JDK-6185419 : Unicode behavior change in Character.isLetter() post mantis
  • Type: Bug
  • Component: core-libs
  • Sub-Component: java.lang
  • Affected Version: 5.0,6
  • Priority: P3
  • Status: Closed
  • Resolution: Not an Issue
  • OS: solaris_9
  • CPU: generic,sparc
  • Submitted: 2004-10-27
  • Updated: 2010-04-02
  • Resolved: 2004-10-28
Related Reports
Duplicate :  
Relates :  
Description
A major Sun customer, 
cannot move to Tiger because of a change in behavior in Character.isLetter()

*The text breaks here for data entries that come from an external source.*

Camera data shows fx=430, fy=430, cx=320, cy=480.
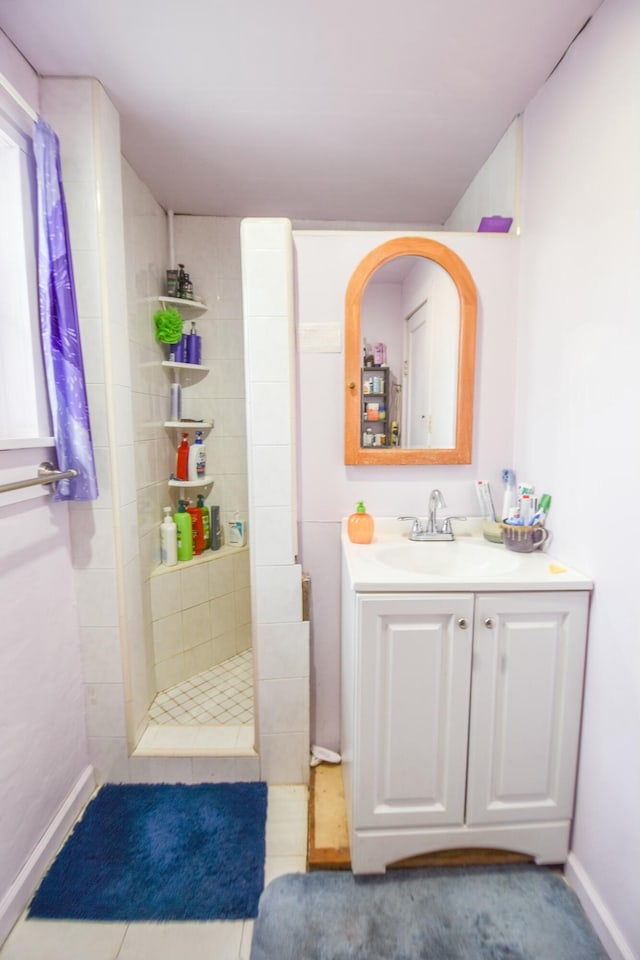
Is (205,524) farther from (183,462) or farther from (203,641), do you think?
(203,641)

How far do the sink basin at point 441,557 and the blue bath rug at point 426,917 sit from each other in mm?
811

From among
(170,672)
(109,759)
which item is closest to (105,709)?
(109,759)

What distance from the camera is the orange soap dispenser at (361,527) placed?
138cm

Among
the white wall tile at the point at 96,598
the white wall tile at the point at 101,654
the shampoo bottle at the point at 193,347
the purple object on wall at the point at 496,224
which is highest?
the purple object on wall at the point at 496,224

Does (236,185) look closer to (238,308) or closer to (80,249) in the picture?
(238,308)

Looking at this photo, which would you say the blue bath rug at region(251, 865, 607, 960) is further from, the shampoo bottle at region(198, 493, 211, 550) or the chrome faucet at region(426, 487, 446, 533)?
the shampoo bottle at region(198, 493, 211, 550)

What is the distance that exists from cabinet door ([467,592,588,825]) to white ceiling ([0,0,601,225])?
146 cm

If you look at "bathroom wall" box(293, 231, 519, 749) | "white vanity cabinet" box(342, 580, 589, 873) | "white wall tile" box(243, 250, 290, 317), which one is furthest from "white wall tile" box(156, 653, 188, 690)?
"white wall tile" box(243, 250, 290, 317)

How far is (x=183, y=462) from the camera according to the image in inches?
84.8

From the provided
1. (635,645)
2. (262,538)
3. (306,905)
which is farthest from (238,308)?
(306,905)

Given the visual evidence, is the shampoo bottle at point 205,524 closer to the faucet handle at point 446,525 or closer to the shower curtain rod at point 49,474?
the shower curtain rod at point 49,474

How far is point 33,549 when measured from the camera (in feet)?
3.99

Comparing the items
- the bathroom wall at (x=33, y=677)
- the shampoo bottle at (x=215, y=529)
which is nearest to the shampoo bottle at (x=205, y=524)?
the shampoo bottle at (x=215, y=529)

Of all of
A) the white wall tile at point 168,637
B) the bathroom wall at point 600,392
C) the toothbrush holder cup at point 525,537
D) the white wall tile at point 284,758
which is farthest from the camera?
the white wall tile at point 168,637
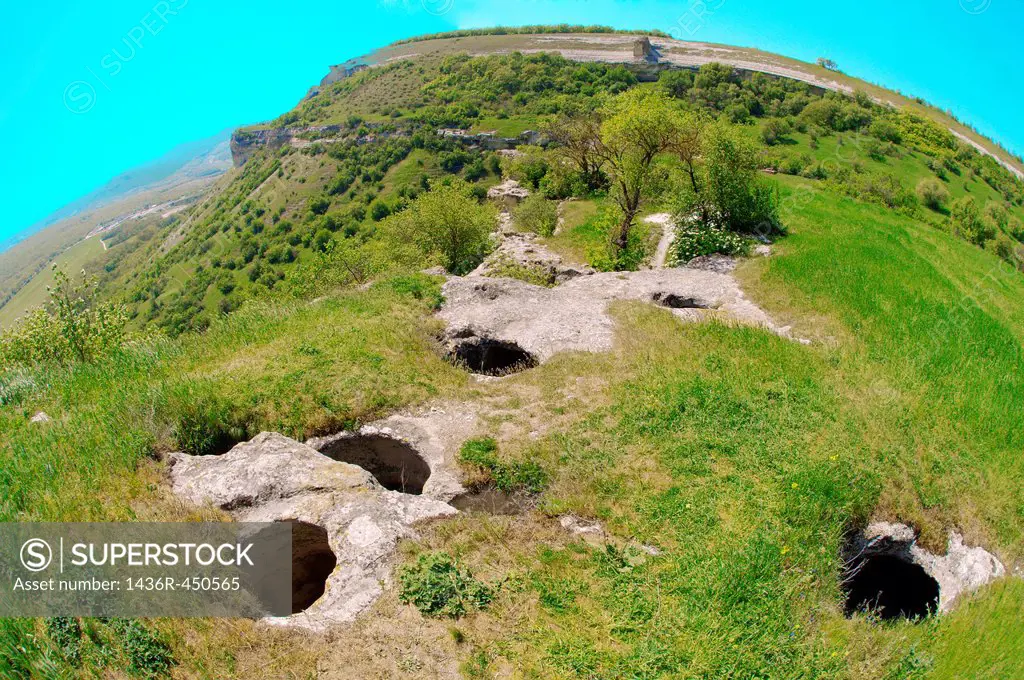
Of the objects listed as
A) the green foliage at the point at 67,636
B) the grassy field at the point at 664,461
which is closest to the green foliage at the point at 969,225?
the grassy field at the point at 664,461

Using the code snippet provided by the customer the behavior of
isLetter() changes post Mantis as follows:

tmarble@fred 38% pwd
/home/tmarble/javaperf/2004/TLR/Mantis
tmarble@fred 39% /usr/java/j2sdk1.4.2_07/bin/javac UnicodeTest.java
tmarble@fred 40% /usr/java/j2sdk1.4.2_07/bin/java UnicodeTest
is letter: false
is digit: false
tmarble@fred 41% cd ../Tiger
/home/tmarble/javaperf/2004/TLR/Tiger
tmarble@fred 42% /usr/java/jdk1.5.0_02/bin/javac UnicodeTest.java 
tmarble@fred 43% /usr/java/jdk1.5.0_02/bin/java UnicodeTest
is letter: true
is digit: false
tmarble@fred 44% cd ../Mustang
/home/tmarble/javaperf/2004/TLR/Mustang
tmarble@fred 45% /usr/java/jdk1.6.0/bin/javac UnicodeTest.java
tmarble@fred 46% /usr/java/jdk1.6.0/bin/java UnicodeTest
is letter: true
is digit: false
tmarble@fred 47% 

This is a bug because the behavior changed.
As the character in question is a modifier character I'm not
sure what the "right" behavior is, but I suspect that this may
relate to correct interpretation of unicode.  FFI see:

   I found the relavent Unicode map here:
     http://www.unicode.org/charts/U02B0.pdf
   There is further discussion of that specific character here:
     http://www.tachyonsoft.com/uc0002.htm#U02C6
     http://www.fileformat.info/info/unicode/char/02c6/index.htm
   There is also a discussion of Unicode version 4:
     http://www.unicode.org/versions/Unicode4.0.1/

Please note that according to bug 5034599 Unicode 4.0.1
will be delayed until Mustang.  HOWEVER it is not clear that
this is a Unicode 4 issue.

And correct behavior for this one unicode character may not
indicate correctness of the universe of possibile letters
(correctness of isLetter() must be reviewed in the general case).

--Tom
###@###.### 10/27/04 20:07 GMT
###@###.### 10/27/04 22:30 GMT


The test source code as provided by ###@###.###:

public class UnicodeTest {

 public static void main (String argv[]) {
   char myUnicodeCharacter = (char) Integer.parseInt("2C6", 16);

   System.out.println("is letter: " +
Character.isLetter(myUnicodeCharacter));
   System.out.println("is digit: " +
Character.isDigit(myUnicodeCharacter));
 }
}
###@###.### 10/28/04 17:40 GMT

Comments
EVALUATION Can you please provide the source code of the test case? ###@###.### 10/27/04 22:30 GMT This is not a bug. The Character class follows the Unicode standard in most of its functionality, including the isLetter methods. As the class description says, it's based on Unicode 3.0 for J2SE 1.4, on Unicode 4.0 for J2SE 5. The Unicode standard changed the classification of U+02C6 from category "Sk" (modifier symbol) to category "Lm" (modifier letter). ###@###.### 10/28/04 17:40 GMT
27-10-2004